= Page text =
__________

Fighting against gunlines can be a tricky proposition for a new player. Walking forward into the hail of fire can see half of your army vanish, the other half slapping against the enemy in melee like a wet sponge. They’re also something that’s easy to counter with a few simple tactics.

Scenarios matter!

Not so much a tactic as a reminder of the rules. Make sure you’re playing all six scenarios. Don’t agree to “just play Kill” because the game is partly balanced around a variety of scenarios – playing nothing but Kill (or Kill & Pillage) gives gunline armies a distinct advantage! Here’s the rundown on the scenarios and how they affect gunlines:

  • Kill: Distinct advantage to gunlines, but they’re still not unbeatable.
  • Kill & Pillage: Slight advantage to gunlines. Pay attention to the Pillage notes below.
  • Pillage: 50/50 chance of a near auto-loss for gunlines. Remember that you only pick table sides after placing objective markers. This means that your opponent can’t place all of their objective markers in their set up area, because there’s a 50/50 chance that you’ll pick that side and just sit on the objectives, winning the game automatically. So they go for a balanced approach and split their objectives between the two setup areas. Place yours in areas that your opponent either won’t be able to see from the opposing set-up area, or there’ll be cover to. Grab the objectives in your setup area, then grab one from the centre and win automatically. You don’t have to engage your opponent, just claim the objectives.

__________

= Information supplied =
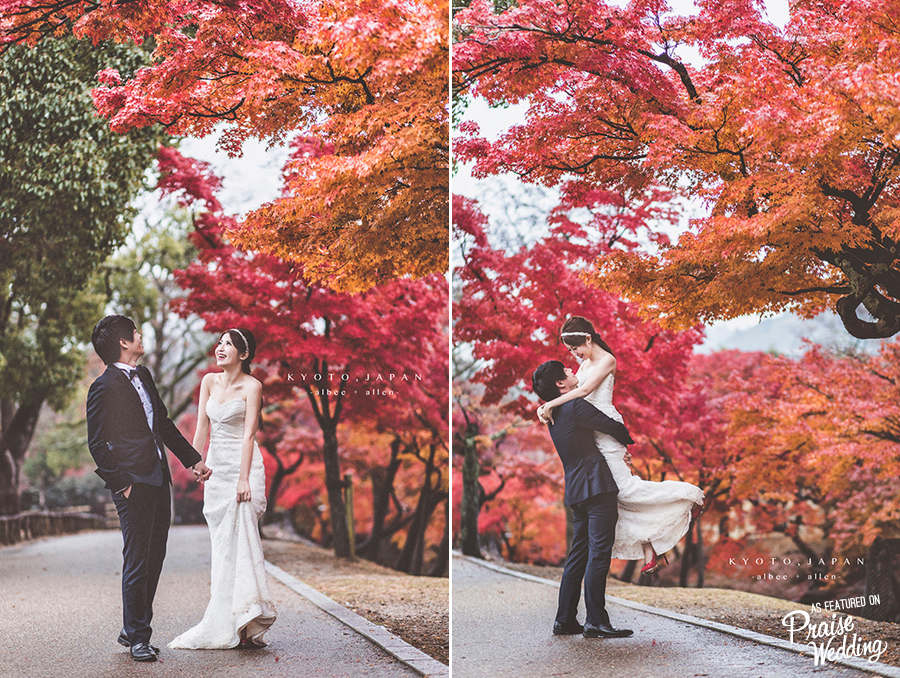 This sweet Kyoto engagement session is taking autumn romance to a new level!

__________

= Tasks to perform =
#1 Translate this sentence from the piece on fighting gunlines into Spanish: "Make sure you’re playing all six scenarios."
#2 Continue the piece on fighting gunlines after its last sentence.

= Expected results =
#1 Asegúrate de jugar los seis escenarios.

#2
  • Loot: Grab the loot. Take it off the board. You win. If your opponent is playing a gunline then they can’t stop you without advancing towards you, and if they do that then congratulations – you’ve stopped them shooting at you. Even if your opponent has some fast units, they still won’t be able to cover more than one of the loot markers.
  • Invade: Auto-lose for gunlines. Hold back until the last couple of turns before moving as much of your army over the board. Again, either your opponent comes towards you or they automatically lose. If they do start to move to get over the halfway line, remember that they have to get wholly over the line. Stick a unit in their path. They won’t be able to get past to get on your half of the board.
  • Dominate: Very similar to invade, but with it being much closer to their set-up area then they can wait before making a move. Hold back until the last few turns before overwhelming the scoring area. If they’re playing a true gunline then they will be spread out along their board edge so can’t get as much into the scoring zone as you in the last turn(s). Even less if you roadblock them.

Terrain matters!

Pay attention to the terrain guidelines in the FAQ. You want a board that’s similar to the examples one where there are plenty of pieces that block Line of Sight or offer cover to units behind. Yes, it will slow you down on the way in and yes it might hinder some of your charges, but that -1 modifier for cover is huge, especially against units with Ra5+.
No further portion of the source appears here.